2) Sur l’assimilation comme horizon nécessaire
- Le destin des Français de toutes origines est de vivre ensemble en tant qu’individus libres et égaux, ce qui impliquera, dans un avenir qui n’a pas à être précisé, la fusion progressive des groupes par la multiplication spontanée des mariages mixtes.
- Le mélange des populations suppose l’effacement des différences religieuses et, il faut l’admettre, une prédominance du scepticisme religieux et de la libre-pensée.
- L’égalité de statut de l’homme et de la femme est une précondition du mariage mixte. Elle doit être, dans l’espace républicain, un article de foi. Seule une convergence de vues sur ce que doit être un couple autorise le mariage entre individus d’origines différentes. En conséquence, l’interdiction du foulard islamique dans les établissements scolaires, qui symbolise l’égalité des femmes et l’exigence française d’exogamie, est une bonne chose. Elle fut une étape positive et reste nécessaire.
C’est ainsi que je demeure, un assimilationniste. Mais je persiste aussi à penser que le discours laïciste est ignare, ou de mauvaise foi, lorsqu’il associe bas statut des femmes et théologie musulmane, lorsqu’il affirme que la législation civile contenue dans le Coran contredit gravement le code civil français. L’islam admet toujours la priorité de l’usage local sur le texte sacré. Nulle part dans le monde musulman les règles d’héritage contenues dans le Coran ne sont appliquées. La fameuse «demi-part» des filles n’est pas accordée par les paysans du monde arabe. Inversement et en toute liberté par rapport au message de Mahomet, l’islam le plus oriental avantage les filles par rapport aux garçons. Au-delà de l’océan Indien, en effet, l’islam place les femmes au cœur du dispositif familial. L’Indonésie, le plus peuplé de tous les pays musulmans, est à prédominance matrilocale, et ses groupes ethniques les plus pratiquants, comme les Minangkabaus, sont franchement matrilinéaires. Les hommes y vivent parfois même des heures difficiles. Un islam égalitaire, du point de vue des rapports entre les sexes, existe déjà, vécu par 250 millions d’Indonésiens.

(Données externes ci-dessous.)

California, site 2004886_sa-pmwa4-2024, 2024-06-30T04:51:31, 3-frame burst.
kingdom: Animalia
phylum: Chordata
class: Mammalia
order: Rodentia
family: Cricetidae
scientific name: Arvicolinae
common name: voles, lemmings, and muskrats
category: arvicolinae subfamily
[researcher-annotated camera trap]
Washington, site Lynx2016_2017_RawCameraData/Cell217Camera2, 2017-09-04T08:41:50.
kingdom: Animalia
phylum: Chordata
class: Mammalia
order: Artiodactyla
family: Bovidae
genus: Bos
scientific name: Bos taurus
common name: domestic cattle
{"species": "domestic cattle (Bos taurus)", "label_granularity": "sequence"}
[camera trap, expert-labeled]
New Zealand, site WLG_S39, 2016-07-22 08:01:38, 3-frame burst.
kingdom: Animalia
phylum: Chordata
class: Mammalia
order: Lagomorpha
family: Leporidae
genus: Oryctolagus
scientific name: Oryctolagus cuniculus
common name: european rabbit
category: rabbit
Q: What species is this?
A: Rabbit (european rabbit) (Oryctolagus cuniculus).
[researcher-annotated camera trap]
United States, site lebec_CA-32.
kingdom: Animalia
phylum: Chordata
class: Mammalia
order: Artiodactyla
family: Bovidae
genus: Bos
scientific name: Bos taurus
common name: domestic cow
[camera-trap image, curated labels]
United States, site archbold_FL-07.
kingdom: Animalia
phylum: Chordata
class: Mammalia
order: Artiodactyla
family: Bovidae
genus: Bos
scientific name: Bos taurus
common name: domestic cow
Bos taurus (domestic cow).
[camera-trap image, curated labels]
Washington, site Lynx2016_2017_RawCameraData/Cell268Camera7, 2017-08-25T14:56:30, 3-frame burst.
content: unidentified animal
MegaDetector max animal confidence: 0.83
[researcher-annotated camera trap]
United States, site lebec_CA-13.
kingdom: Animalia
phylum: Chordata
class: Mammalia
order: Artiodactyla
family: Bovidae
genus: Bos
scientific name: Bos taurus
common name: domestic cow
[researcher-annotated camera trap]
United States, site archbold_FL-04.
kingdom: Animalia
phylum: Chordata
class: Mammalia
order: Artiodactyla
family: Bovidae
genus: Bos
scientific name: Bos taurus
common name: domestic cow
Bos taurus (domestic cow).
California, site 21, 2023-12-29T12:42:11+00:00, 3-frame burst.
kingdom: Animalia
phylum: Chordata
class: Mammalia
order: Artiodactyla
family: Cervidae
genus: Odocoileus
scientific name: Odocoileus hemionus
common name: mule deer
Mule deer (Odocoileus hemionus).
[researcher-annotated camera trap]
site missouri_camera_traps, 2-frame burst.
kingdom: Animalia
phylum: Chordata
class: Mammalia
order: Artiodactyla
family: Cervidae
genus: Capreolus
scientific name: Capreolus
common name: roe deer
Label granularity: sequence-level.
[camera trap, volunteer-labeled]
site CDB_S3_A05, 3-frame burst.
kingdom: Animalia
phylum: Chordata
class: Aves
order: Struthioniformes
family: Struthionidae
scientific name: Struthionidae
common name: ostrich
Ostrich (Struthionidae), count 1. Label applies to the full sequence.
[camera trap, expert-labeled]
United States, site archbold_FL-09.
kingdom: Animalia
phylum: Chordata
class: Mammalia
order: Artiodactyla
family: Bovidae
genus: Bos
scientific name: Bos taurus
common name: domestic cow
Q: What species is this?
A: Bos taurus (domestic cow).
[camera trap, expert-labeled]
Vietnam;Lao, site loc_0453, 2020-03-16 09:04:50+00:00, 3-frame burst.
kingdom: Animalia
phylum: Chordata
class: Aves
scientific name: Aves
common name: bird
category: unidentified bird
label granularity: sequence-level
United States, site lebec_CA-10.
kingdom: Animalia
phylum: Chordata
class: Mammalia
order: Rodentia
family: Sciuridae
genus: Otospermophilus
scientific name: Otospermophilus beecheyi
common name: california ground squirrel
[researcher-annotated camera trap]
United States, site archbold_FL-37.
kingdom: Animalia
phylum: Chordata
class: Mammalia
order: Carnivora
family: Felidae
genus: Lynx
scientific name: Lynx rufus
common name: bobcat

N’envisager que l’assimilation ne doit pas conduire à une mise en application dogmatique et contre-productive des principes. Le rêve doit tenir compte de la réalité du monde, du rythme de la vie, des difficultés sociales et économiques du moment. L’idéologie de l’homme universel ne doit mener ni le citoyen de la société d’accueil, ni l’immigré, à cesser d’être un homme. II faut savoir donner du temps au temps, accepter de vivre l’imperfection des transitions, regarder avec tendresse les faiblesses des uns et des autres. Non seulement parce qu’une telle attitude est bonne en soi — et elle l’est vraiment —, mais aussi parce que la bienveillance est plus efficace à long terme que la confrontation, toujours génératrice de haine et de polarisation.
L’assimilation des enfants d’immigrés d’origine musulmane, déjà très avancée, est ralentie actuellement par des difficultés d’ordre économique, par l’incertitude où se trouve la société française elle-même de ses propres buts. L’atomisation et le vide qui accompagnent ou, plus exactement, qui caractérisent la crise du monde développé, induisent partout des mécanismes de mise à l’abri, de communautarisation, plus forts sans doute dans la France du catholicisme zombie et dans certaines fractions de la population juive que dans la population d’origine musulmane, désintégrée du point de vue des structures familiales. Dans un tel contexte, la France ne peut refuser à ses citoyens musulmans de pratiquer librement leur religion et de dire, s’ils le pensent, que les caricatures de Mahomet sont obscènes. Ceci n’est qu’une toute petite partie du problème. L’islam doit globalement, enfin, être accepté, légitimé en tant que composante de la nation, comme l’Église l’a été. Nous devons accepter la construction libre de mosquées, nous devons même rattraper le retard pris en ce domaine.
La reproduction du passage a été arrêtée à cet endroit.